9 of the best “Buy Me Once” staples to invest in

I read about a new site recently – Buy Me Once. It curates gear that’s high quality and you only have to buy once, in your life. Stellar stuff.  Not-so-funnily, I’m writing this sitting in a London Wholefoods. The place is festooned with “eco” messaging. And yet everything comes on disposable plates, with disposable forks and cups. In the past 50 years, we’ve come to seriously regard disposable as cool. It’s honestly insane.

I carry my slow cooker to friends' houses for dinner - meal prepped and ready to go!
I carry my slow cooker to friends’ houses for dinner – meal prepped and ready to go!

But there are murmurings of a push-back. In France the government is fighting disposable business practice in the appliances industry, part of a larger movement against planned obsolescence across the European Union. And a bunch of fashion brands are stepping up in clever ways.

This is part of my own #Simplicious manifesto. Sure, you have to buy things. But don’t buy disposable stuff. And buy it mindfully. Stuff that lasts is generally premium, which – added bonus – makes you think deeply about whether you really need it. Because, end of day, I advocate going without, wherever possible.

Anyway I reached out to Tara and then arranged to meet with her…we were both going to be in London at the same time, miraculously. It was all a beautiful thing. Then we decided to compile a list of our favourite Buy Once stuff.

[Saved entries]
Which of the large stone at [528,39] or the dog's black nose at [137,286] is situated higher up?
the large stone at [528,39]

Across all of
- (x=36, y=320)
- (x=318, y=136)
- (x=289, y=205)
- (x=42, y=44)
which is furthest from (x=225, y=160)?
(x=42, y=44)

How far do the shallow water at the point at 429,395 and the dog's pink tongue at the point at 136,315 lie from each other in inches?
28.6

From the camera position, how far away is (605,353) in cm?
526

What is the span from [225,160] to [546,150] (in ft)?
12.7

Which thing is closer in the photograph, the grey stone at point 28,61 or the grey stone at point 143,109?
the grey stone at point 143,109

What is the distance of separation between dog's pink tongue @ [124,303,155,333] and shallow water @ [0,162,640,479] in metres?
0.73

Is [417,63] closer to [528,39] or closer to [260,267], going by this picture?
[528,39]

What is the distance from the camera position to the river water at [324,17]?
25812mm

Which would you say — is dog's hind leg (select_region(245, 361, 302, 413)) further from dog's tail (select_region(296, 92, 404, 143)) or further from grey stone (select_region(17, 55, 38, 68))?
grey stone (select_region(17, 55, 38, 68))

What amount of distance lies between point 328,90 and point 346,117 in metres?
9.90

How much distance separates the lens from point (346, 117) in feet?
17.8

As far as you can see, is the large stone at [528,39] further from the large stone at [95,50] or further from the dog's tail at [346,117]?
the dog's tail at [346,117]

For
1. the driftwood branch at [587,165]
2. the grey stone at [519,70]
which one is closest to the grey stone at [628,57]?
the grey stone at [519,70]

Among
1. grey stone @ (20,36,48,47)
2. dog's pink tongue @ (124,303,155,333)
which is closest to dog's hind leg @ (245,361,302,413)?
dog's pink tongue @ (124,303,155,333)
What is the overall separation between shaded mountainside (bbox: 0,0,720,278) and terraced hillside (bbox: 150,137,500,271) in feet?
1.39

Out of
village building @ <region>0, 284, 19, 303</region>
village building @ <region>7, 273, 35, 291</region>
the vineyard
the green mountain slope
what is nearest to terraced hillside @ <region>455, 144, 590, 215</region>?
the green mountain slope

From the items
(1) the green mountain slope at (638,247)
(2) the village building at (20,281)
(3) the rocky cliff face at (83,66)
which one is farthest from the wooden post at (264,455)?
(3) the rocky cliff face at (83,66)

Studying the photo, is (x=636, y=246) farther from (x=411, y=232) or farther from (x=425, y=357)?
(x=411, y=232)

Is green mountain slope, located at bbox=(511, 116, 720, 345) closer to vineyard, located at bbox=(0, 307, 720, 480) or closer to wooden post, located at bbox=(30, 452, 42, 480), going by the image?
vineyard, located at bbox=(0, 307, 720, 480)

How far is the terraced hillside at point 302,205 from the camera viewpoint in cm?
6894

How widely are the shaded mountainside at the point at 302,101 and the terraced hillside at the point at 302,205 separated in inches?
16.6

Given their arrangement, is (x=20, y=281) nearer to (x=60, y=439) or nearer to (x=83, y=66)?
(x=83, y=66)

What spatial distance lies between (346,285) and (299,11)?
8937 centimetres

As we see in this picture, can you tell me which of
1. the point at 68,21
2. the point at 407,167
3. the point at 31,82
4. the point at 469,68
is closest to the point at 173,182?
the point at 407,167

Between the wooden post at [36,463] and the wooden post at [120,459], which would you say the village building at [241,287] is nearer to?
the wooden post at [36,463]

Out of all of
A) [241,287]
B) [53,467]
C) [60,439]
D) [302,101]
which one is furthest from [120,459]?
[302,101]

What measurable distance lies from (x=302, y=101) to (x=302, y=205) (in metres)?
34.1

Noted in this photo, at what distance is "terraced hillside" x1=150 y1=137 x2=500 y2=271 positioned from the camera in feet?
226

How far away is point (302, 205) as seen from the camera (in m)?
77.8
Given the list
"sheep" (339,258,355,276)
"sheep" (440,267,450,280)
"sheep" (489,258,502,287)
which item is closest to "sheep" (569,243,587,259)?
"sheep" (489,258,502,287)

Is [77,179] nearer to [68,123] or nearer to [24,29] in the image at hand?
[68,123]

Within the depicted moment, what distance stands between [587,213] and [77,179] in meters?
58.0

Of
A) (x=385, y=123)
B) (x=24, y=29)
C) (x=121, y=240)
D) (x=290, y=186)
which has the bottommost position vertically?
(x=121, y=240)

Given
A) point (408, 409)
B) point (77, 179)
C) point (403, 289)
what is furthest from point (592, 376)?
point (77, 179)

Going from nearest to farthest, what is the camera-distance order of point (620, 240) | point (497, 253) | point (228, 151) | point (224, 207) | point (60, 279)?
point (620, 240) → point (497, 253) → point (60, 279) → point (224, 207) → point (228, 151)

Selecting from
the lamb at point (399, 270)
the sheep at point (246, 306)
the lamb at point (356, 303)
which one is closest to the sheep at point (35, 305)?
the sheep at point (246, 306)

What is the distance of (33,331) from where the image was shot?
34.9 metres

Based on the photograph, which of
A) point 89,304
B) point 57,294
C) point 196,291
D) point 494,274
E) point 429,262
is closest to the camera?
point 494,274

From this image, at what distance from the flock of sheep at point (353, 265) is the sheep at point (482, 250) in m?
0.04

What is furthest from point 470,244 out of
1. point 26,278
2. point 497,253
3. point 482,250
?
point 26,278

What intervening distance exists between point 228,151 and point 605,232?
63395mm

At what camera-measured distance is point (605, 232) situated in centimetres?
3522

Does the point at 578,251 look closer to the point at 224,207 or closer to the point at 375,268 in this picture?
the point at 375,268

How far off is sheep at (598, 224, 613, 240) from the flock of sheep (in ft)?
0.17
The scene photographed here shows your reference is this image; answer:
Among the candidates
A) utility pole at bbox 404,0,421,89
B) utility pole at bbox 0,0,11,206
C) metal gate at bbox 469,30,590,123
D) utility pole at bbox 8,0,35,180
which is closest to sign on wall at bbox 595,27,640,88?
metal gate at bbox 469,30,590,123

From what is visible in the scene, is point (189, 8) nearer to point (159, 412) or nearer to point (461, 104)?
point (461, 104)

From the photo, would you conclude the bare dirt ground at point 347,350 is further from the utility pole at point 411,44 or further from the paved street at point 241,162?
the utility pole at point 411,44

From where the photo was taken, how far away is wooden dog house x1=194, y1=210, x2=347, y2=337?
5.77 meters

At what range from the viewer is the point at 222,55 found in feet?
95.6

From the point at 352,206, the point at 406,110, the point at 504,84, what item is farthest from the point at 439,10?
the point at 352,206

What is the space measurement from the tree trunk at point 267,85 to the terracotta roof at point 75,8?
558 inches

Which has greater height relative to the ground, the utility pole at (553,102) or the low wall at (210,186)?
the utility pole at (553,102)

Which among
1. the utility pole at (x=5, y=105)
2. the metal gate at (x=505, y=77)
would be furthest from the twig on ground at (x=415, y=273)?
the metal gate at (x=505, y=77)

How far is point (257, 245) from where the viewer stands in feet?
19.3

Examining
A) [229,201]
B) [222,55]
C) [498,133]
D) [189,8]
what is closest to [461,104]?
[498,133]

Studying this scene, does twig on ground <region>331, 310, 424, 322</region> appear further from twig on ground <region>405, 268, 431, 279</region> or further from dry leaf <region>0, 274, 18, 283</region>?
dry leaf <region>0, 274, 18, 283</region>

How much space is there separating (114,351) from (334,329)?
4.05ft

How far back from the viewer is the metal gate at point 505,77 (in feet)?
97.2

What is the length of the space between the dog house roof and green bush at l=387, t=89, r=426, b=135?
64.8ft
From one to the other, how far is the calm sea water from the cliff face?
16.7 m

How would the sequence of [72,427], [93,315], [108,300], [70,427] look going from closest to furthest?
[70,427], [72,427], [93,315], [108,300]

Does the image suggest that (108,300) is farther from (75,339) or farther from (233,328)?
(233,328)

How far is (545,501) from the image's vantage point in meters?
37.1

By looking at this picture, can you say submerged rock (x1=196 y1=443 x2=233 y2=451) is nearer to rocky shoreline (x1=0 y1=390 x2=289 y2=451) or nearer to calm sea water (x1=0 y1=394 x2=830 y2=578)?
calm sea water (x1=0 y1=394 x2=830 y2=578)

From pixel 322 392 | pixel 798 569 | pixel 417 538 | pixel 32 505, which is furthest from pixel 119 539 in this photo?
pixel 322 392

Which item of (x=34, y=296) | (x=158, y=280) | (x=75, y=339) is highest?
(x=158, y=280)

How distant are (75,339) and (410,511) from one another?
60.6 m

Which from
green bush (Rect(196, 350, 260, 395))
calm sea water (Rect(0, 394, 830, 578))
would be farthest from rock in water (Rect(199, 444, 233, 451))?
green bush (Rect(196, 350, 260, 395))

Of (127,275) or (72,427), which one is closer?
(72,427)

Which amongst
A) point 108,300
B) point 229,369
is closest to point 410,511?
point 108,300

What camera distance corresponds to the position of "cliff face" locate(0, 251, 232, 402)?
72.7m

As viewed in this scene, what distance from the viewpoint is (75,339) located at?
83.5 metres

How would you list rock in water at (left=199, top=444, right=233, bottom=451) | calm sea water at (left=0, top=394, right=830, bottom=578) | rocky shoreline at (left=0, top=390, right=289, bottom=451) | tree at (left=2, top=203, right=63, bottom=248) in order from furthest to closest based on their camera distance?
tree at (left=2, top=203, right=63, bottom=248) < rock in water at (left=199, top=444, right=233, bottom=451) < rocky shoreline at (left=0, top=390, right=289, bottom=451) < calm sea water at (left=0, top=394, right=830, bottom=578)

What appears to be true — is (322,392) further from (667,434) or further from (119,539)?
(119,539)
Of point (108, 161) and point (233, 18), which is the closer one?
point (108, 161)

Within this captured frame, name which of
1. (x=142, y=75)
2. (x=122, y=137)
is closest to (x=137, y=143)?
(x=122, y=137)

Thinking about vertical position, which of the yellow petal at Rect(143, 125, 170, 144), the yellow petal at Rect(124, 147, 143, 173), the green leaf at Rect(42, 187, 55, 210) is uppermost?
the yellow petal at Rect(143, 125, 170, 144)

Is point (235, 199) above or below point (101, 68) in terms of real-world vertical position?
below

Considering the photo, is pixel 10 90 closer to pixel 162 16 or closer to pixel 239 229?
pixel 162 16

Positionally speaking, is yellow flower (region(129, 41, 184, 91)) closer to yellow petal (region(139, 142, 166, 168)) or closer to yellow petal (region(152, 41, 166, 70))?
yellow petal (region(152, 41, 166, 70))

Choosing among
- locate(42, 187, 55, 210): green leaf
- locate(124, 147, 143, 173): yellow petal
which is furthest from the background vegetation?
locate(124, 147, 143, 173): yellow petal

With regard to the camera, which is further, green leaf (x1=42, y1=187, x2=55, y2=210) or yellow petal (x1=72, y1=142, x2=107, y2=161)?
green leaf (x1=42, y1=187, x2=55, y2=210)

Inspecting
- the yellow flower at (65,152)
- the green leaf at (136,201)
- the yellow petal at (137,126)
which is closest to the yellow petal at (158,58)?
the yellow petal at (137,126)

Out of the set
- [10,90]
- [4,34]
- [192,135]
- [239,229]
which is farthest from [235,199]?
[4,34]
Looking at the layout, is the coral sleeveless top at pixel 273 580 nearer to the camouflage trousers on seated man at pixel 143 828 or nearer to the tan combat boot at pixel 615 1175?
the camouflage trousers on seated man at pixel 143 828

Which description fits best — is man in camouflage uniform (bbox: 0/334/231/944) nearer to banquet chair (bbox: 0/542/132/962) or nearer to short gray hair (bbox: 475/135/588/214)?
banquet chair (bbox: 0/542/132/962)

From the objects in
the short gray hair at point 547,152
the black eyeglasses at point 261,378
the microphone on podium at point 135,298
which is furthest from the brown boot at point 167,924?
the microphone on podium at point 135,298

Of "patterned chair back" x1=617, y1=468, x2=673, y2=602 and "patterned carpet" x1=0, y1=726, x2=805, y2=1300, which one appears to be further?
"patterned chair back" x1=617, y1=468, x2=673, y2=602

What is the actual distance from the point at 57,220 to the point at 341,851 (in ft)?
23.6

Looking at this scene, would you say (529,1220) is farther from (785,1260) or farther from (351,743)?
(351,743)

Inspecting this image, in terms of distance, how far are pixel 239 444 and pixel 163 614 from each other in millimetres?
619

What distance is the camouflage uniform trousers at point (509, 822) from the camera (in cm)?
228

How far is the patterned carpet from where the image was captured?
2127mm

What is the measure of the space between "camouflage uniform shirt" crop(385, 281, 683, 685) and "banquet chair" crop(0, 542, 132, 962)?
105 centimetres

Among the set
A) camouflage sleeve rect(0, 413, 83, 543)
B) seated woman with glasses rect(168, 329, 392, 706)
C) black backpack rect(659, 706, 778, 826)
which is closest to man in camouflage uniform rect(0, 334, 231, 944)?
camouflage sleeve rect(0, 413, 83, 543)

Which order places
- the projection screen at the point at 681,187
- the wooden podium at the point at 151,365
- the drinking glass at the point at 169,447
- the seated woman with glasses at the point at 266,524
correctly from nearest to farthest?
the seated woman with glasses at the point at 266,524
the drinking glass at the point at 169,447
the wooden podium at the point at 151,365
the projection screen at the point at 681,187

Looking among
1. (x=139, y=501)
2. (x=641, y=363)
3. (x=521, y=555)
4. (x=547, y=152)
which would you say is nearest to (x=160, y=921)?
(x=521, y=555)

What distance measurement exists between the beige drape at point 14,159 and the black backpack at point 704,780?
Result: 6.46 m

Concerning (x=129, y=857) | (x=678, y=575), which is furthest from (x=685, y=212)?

**PROBLEM:**
Copy the part of the Buy Me Once article that opens with the words containing "Anyway I reached" and closes with "Buy Once stuff.", substituting "put together" for "compile". The saved entries have no connection to the text.

**RESULT OF THE TASK:**
Anyway I reached out to Tara and then arranged to meet with her…we were both going to be in London at the same time, miraculously. It was all a beautiful thing. Then we decided to put together a list of our favourite Buy Once stuff.